SNOW-2314365: Added support for conditional expression functions (#3767)

sfc-gh-aherreraaguilar · graphite-app[bot] · web-flow · commit 361811866796 · 2025-09-19T07:03:21.000-06:00
Co-authored-by: graphite-app[bot] &lt;96075541+graphite-app[bot]@users.noreply.github.com&gt;
diff --git a/CHANGELOG.md b/CHANGELOG.md
@@ -20,11 +20,17 @@
 - Added support for the following scalar functions in `functions.py`:
   - `array_remove_at`
   - `as_boolean`
+  - `booland`
+  - `boolnot`
+  - `boolor`
   - `boolor_agg`
+  - `boolxor`
   - `chr`
+  - `decode`
   - `div0null`
   - `dp_interval_high`
   - `dp_interval_low`
+  - `greatest_ignore_nulls`
   - `h3_cell_to_boundary`
   - `h3_cell_to_parent`
   - `h3_cell_to_point`
@@ -38,6 +44,11 @@
   - `hex_decode_binary`
   - `last_query_id`
   - `last_transaction`
+  - `least_ignore_nulls`
+  - `nullif`
+  - `nvl2`
+  - `regr_valx`
+
 
 ### Snowpark pandas API Updates
 
diff --git a/docs/source/snowpark/functions.rst b/docs/source/snowpark/functions.rst
@@ -112,6 +112,10 @@ Functions
     bitxor
     bitxor_agg
     boolor_agg
+    booland
+    boolnot
+    boolor
+    boolxor
     build_stage_file_url
     builtin
     bround
@@ -184,6 +188,7 @@ Functions
     dayofmonth
     dayofweek
     dayofyear
+    decode
     degrees
     dense_rank
     desc
@@ -229,6 +234,7 @@ Functions
     getdate
     getvariable
     greatest
+    greatest_ignore_nulls
     grouping
     grouping_id
     hash
@@ -287,6 +293,7 @@ Functions
     last_value
     lead
     least
+    least_ignore_nulls
     left
     length
     listagg
@@ -327,8 +334,10 @@ Functions
     not_
     nth_value
     ntile
+    nullif
     nullifzero
     nvl
+    nvl2
     object_agg
     object_construct
     object_construct_keep_null
@@ -365,6 +374,7 @@ Functions
     regr_sxx
     regr_sxy
     regr_syy
+    regr_valx
     repeat
     replace
     right
diff --git a/src/snowflake/snowpark/_functions/scalar_functions.py b/src/snowflake/snowpark/_functions/scalar_functions.py
@@ -1024,3 +1024,276 @@ def last_transaction(_emit_ast: bool = True) -> Column:
         >>> assert result[0]['LAST_TRANSACTION()'] is None or isinstance(result[0]['LAST_TRANSACTION()'], str)
     """
     return builtin("last_transaction", _emit_ast=_emit_ast)()
+
+
+@publicapi
+def booland(expr1: ColumnOrName, expr2: ColumnOrName, _emit_ast: bool = True) -> Column:
+    """
+    Computes the Boolean AND of two numeric expressions. In accordance with Boolean semantics:
+        - Non-zero values (including negative numbers) are regarded as True.
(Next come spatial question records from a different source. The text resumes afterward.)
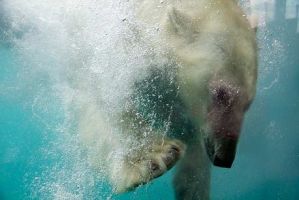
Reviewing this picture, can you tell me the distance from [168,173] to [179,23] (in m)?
3.40

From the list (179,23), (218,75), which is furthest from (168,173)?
(218,75)

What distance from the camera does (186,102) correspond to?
2.82 meters

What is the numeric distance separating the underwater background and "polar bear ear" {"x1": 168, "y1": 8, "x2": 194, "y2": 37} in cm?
123

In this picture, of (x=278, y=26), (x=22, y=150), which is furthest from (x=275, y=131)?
(x=22, y=150)

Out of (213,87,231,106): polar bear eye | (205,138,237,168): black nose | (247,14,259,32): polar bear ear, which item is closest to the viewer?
(205,138,237,168): black nose

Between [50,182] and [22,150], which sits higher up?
[50,182]

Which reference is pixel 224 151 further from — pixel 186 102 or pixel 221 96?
pixel 186 102

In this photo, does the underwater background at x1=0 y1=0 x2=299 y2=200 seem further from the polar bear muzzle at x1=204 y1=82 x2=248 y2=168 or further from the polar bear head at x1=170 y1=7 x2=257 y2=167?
the polar bear muzzle at x1=204 y1=82 x2=248 y2=168

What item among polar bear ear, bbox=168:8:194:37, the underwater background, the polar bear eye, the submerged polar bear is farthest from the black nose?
the underwater background

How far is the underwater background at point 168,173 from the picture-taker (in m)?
5.21

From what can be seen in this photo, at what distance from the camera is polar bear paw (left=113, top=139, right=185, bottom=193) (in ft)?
8.02

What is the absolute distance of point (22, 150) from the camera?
1062 cm

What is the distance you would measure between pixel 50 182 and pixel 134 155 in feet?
8.68

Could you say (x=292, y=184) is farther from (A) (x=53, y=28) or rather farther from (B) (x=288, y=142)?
(A) (x=53, y=28)
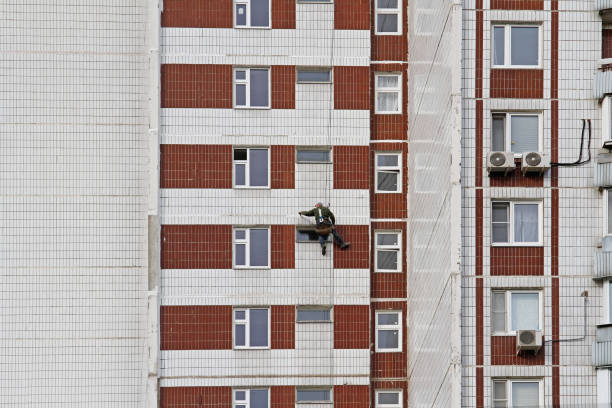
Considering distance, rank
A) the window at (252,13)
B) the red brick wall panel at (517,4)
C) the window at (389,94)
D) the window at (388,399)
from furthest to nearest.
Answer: the window at (389,94) → the window at (252,13) → the window at (388,399) → the red brick wall panel at (517,4)

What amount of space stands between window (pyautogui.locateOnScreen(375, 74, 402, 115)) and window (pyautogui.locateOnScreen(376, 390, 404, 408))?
843 cm

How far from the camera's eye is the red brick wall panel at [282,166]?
141 ft

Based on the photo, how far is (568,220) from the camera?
121 ft

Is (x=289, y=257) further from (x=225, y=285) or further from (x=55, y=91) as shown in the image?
(x=55, y=91)

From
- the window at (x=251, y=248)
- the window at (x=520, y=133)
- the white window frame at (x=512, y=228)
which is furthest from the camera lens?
the window at (x=251, y=248)

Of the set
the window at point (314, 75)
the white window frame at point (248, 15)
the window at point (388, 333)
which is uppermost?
the white window frame at point (248, 15)

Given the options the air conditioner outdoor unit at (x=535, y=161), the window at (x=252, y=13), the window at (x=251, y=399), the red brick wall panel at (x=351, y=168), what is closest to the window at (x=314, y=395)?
the window at (x=251, y=399)

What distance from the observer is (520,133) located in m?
37.4

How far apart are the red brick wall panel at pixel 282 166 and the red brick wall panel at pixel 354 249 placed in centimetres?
204

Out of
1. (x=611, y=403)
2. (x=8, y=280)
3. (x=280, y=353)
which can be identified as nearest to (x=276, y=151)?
(x=280, y=353)

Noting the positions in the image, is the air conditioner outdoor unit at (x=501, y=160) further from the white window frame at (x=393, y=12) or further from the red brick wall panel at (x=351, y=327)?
the white window frame at (x=393, y=12)

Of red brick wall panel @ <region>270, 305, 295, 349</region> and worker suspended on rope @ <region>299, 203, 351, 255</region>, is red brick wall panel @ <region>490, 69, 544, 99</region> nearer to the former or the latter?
worker suspended on rope @ <region>299, 203, 351, 255</region>

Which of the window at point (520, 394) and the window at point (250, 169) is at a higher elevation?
the window at point (250, 169)

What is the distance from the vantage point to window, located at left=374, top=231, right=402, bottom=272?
43438 millimetres
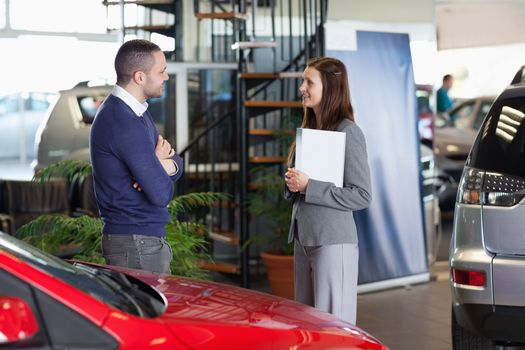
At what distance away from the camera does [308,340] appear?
2949 mm

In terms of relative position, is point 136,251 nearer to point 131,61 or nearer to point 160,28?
point 131,61

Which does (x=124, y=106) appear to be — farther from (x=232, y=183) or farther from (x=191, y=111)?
(x=191, y=111)

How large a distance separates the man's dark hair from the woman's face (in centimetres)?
74

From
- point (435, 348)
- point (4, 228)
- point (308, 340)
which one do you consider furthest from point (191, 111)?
point (308, 340)

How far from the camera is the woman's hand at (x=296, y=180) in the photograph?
4215 millimetres

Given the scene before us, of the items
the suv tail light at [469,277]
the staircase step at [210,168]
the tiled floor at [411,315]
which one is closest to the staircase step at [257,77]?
the staircase step at [210,168]

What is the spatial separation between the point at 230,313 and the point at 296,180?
4.42ft

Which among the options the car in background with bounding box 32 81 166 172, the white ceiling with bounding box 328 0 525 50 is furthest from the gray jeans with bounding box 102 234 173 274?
the white ceiling with bounding box 328 0 525 50

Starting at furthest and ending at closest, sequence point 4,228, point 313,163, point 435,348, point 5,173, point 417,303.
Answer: point 5,173, point 4,228, point 417,303, point 435,348, point 313,163

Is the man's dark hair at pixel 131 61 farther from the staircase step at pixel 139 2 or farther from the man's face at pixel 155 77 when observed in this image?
the staircase step at pixel 139 2

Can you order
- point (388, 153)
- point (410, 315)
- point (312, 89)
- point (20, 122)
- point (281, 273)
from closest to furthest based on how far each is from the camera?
point (312, 89), point (410, 315), point (281, 273), point (388, 153), point (20, 122)

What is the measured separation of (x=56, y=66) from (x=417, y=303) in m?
4.24

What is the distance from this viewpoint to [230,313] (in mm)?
2963

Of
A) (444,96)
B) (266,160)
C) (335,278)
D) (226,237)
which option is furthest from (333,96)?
(444,96)
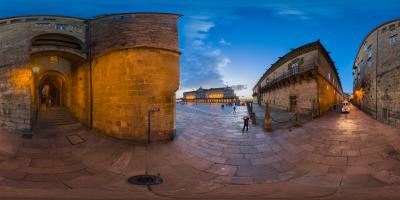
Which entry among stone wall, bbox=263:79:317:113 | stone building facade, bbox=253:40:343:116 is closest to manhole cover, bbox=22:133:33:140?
stone building facade, bbox=253:40:343:116

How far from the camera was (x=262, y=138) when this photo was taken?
1022 centimetres

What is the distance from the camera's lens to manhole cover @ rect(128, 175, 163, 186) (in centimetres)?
563

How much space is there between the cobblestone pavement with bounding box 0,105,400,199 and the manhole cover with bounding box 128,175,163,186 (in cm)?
23

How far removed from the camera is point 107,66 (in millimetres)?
9438

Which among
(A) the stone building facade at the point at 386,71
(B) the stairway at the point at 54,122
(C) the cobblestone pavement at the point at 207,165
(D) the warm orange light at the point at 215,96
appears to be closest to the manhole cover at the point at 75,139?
(C) the cobblestone pavement at the point at 207,165

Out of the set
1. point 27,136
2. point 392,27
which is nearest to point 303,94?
point 392,27

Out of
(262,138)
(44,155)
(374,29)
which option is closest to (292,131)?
(262,138)

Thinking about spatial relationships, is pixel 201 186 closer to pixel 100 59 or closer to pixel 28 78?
pixel 100 59

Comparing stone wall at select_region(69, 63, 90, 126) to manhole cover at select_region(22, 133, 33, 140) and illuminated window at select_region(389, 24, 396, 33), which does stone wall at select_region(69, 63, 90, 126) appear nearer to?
manhole cover at select_region(22, 133, 33, 140)

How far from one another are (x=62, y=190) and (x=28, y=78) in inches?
297

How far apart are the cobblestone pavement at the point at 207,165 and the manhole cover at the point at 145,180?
0.23 meters

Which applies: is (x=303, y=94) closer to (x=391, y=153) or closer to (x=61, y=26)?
(x=391, y=153)

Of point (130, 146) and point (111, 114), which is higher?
point (111, 114)

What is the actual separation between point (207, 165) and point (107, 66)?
21.4 feet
+        - Zero values are regarded as False.
+
+    Args:
+        expr1 (ColumnOrName): The first boolean expression.
+        expr2 (ColumnOrName): The second boolean expression.
+
+    Returns:
+        - True if both expressions are non-zero.
+        - False if both expressions are zero or one expression is zero and the other expression is non-zero or NULL.
+        - NULL if both expressions are NULL or one expression is NULL and the other expression is non-zero.
+
+    Example::
+        >>> from snowflake.snowpark.functions import col
+        >>> df = session.create_dataframe([[1, -2], [0, 2], [0, 0], [5, 3]], schema=["a", "b"])
+        >>> df.select(booland(col("a"), col("b")).alias("result")).collect()
+        [Row(RESULT=True), Row(RESULT=False), Row(RESULT=False), Row(RESULT=True)]
+    """
+    c1 = _to_col_if_str(expr1, "booland")
+    c2 = _to_col_if_str(expr2, "booland")
+    return builtin("booland", _emit_ast=_emit_ast)(c1, c2)
+
+
+@publicapi
+def boolnot(e: ColumnOrName, _emit_ast: bool = True) -> Column:
+    """
+    Computes the Boolean NOT of a single numeric expression. In accordance with Boolean semantics:
+        - Non-zero values (including negative numbers) are regarded as True.
+        - Zero values are regarded as False.
+
+    Args:
+        e (ColumnOrName): A numeric expression to be evaluated.
+
+    Returns:
+        - True if the expression is zero.
+        - False if the expression is non-zero.
+        - NULL if the expression is NULL.
+
+    Example::
+
+        >>> df = session.create_dataframe([0, 10, -5], schema=["a"])
+        >>> df.select(boolnot("a")).collect()
+        [Row(BOOLNOT("A")=True), Row(BOOLNOT("A")=False), Row(BOOLNOT("A")=False)]
+    """
+    c = _to_col_if_str(e, "boolnot")
+    return builtin("boolnot", _emit_ast=_emit_ast)(c)
+
+
+@publicapi
+def boolor(expr1: ColumnOrName, expr2: ColumnOrName, _emit_ast: bool = True) -> Column:
+    """
+    Computes the Boolean OR of two numeric expressions. In accordance with Boolean semantics:
+        - Non-zero values (including negative numbers) are regarded as True.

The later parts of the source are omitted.